Public benchmarks contaminate. Any text published before a model's training cutoff has a non-zero chance of sitting in the training corpus, and the score you read on it is then a lower bound on overfitting rather than an upper bound on capability 1. The two practical defenses are date-windowing (use only problems published after the model cutoff) and overlap detection (MinHash or n-gram match against the published mirror of the benchmark). This recipe will walk both for a code-generation eval, using the LiveCodeBench pattern as the reference 2.
Planned outline
- Pick a date-windowing scheme. For code-gen, problems published after the model's training cutoff. For reasoning benchmarks, the equivalent is "problems written after the cutoff" if you can identify authorship dates.
- Build an inventory of cutoffs. A small table of
model -> cutoff_date you maintain; the recipe ships a starter table.
- Filter the test set. Drop problems before the relevant cutoff for each model under evaluation.
- Overlap check via MinHash. For each problem, compute a MinHash of the problem statement and check Jaccard similarity against a hash table of common-crawl-style mirrors of the benchmark.
- Per-model overlap rate.
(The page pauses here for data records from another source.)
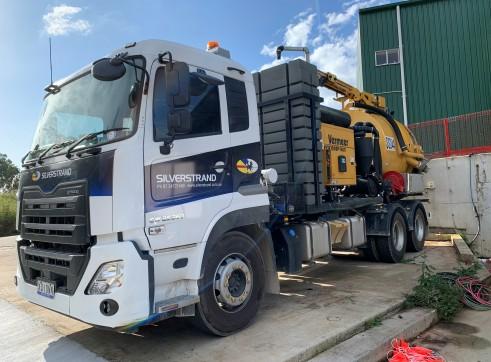 6000L Vacuum Excavation Truck for Hire 3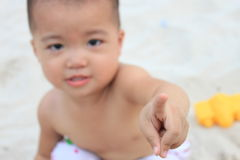 dziecka palca ostrości wskaźnik rozciągać target1692_1_ Fotografia Stock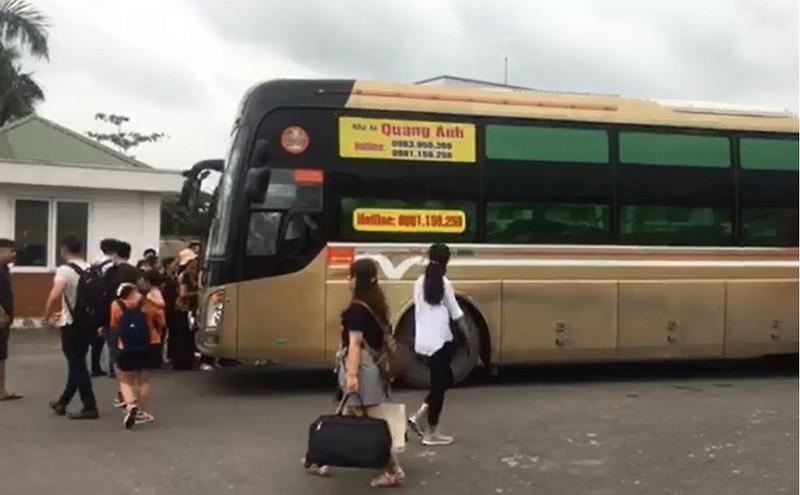 Lợi dụng ngày lễ, xe khách 29 chỗ nhồi nhét 64 người - ảnh 1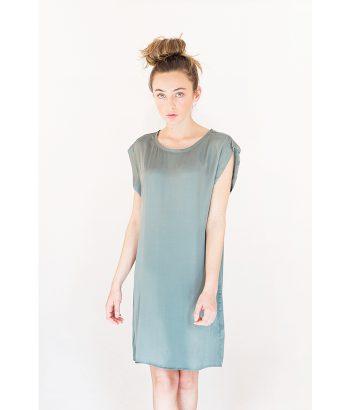 vestido sedoso de color verde y corte recto, sencillo y elegante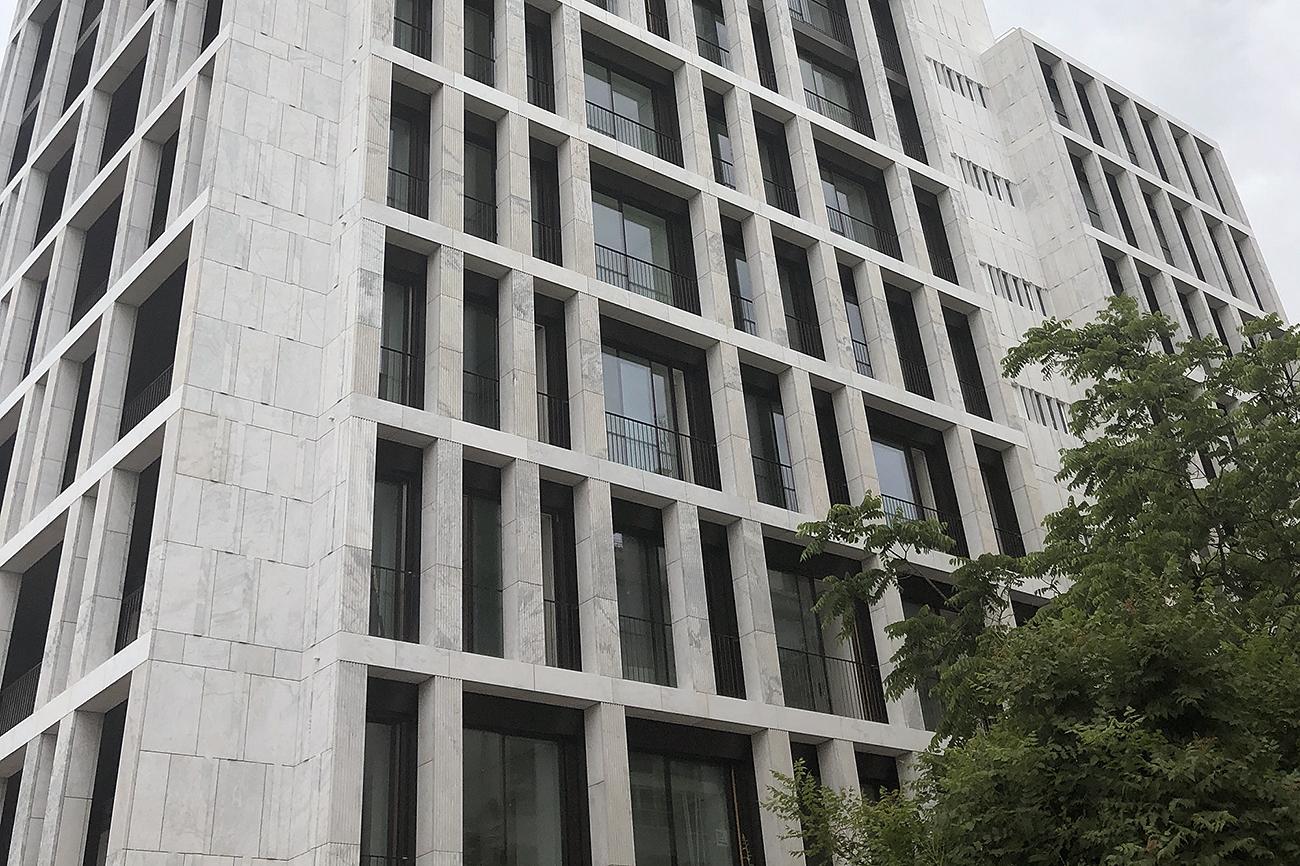 El edificio que alberga Castilho 203 fue diseñado por el arquitecto...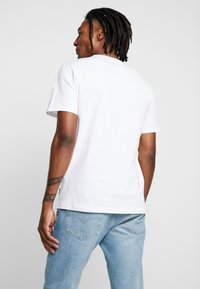 Only & Sons - ONSFRIENDS TEE - T-shirt print - white - 2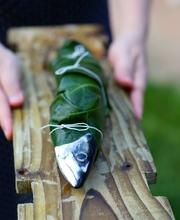 Mackerel barbecued in fig leaves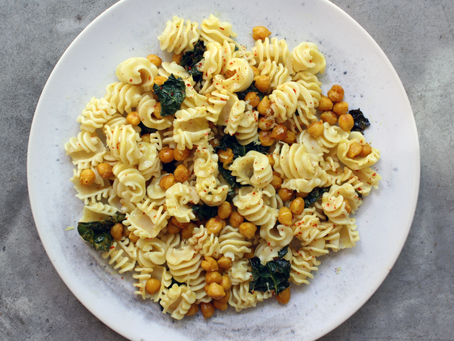 Lemon Radiatore With Crispy Chickpeas and Kale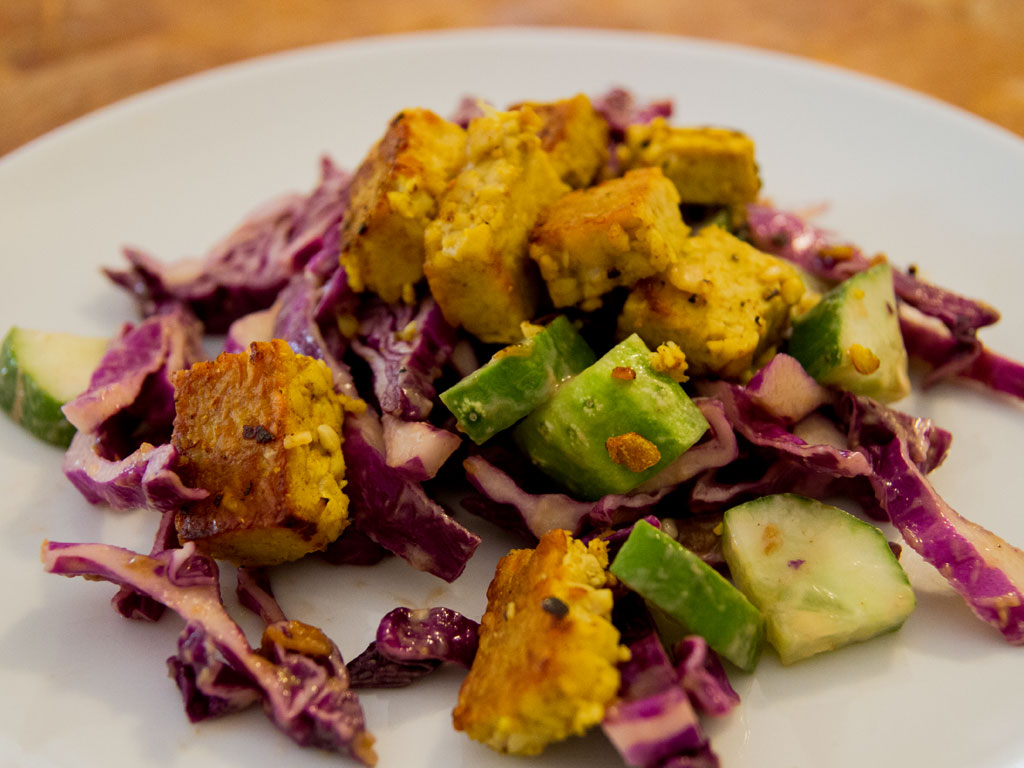 red-cabbage-salad-with-curried-tofu-01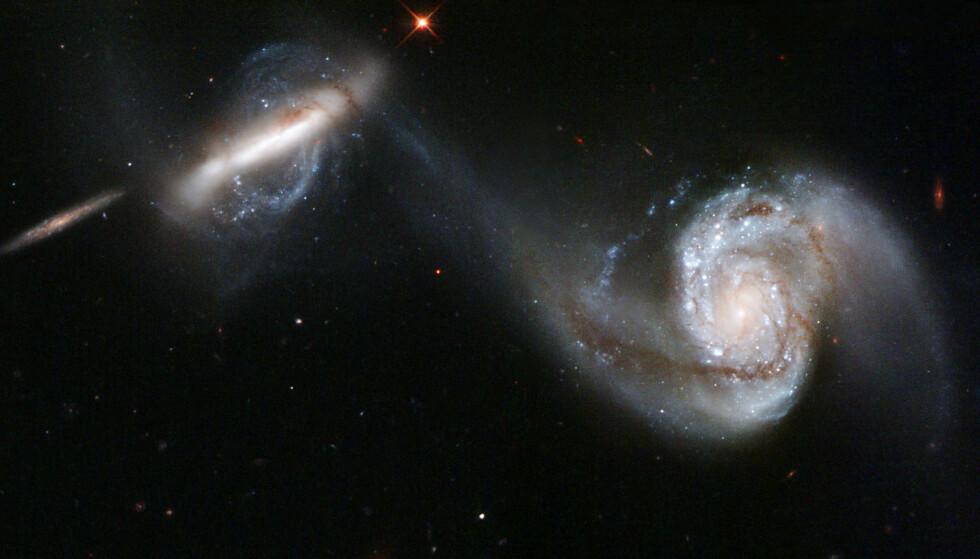 DRAR I HVERANDRE: Arp 87, også kjent som NGC 3808, består av de to galaksene NGC 3808A og NGC 3808B som drar i hverandre med gravitasjonskrefter. Foto: AP Photo/NASA-ESA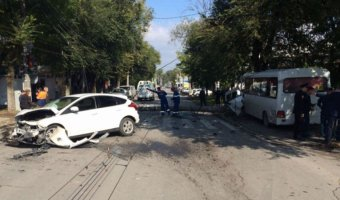 В ДТП с маршруткой в Таганроге погибли два пешехода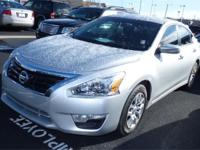 2013 Nissan Altima 4dr Car Our Location is: Fort Wayne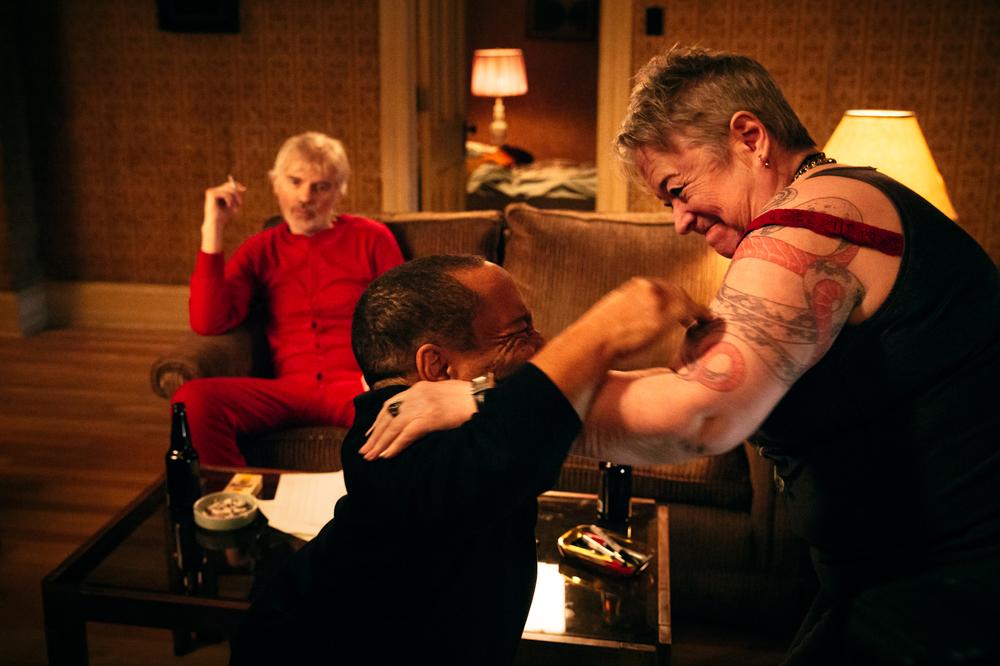 Babbo bastardo 2: Billy Bob Thornton, Kathy Bates e Tony Cox in una scena del film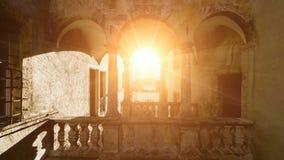 Het vliegen in het zonlicht romantische nostalgische architectuur stock videobeelden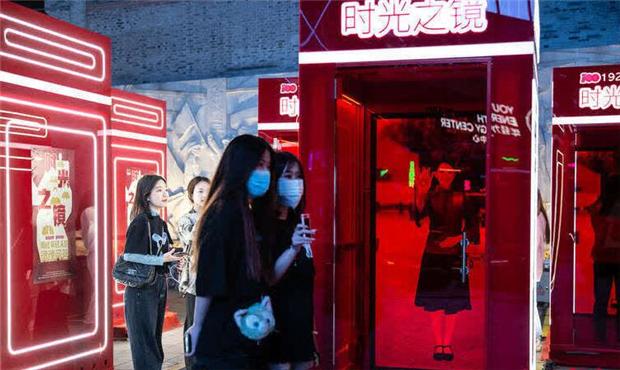 """這個五一假期 在上海街頭遇見""""陳延年"""".jpg"""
Report (problems before cutoff, problems after cutoff, average overlap with mirror) per model.
- Score with and without contaminated subset. Read the score on the full set; read the score on the date-windowed subset; report both. If they differ materially, the headline is the windowed number 2.
What this will skip in v1
Embedding-similarity contamination detection (more complex; better for a follow-up). Memorization probes (canary string injection during training; only applicable if you train your own models). Contamination on multimodal benchmarks (open problem).
For the background frame, see are we done with MMLU for what contamination plus benchmark noise looks like in practice 3. The Jacovi et al. paper is the canonical reading on detection methodology 1. LiveCodeBench is the most-followed worked example of date-windowing in production 2.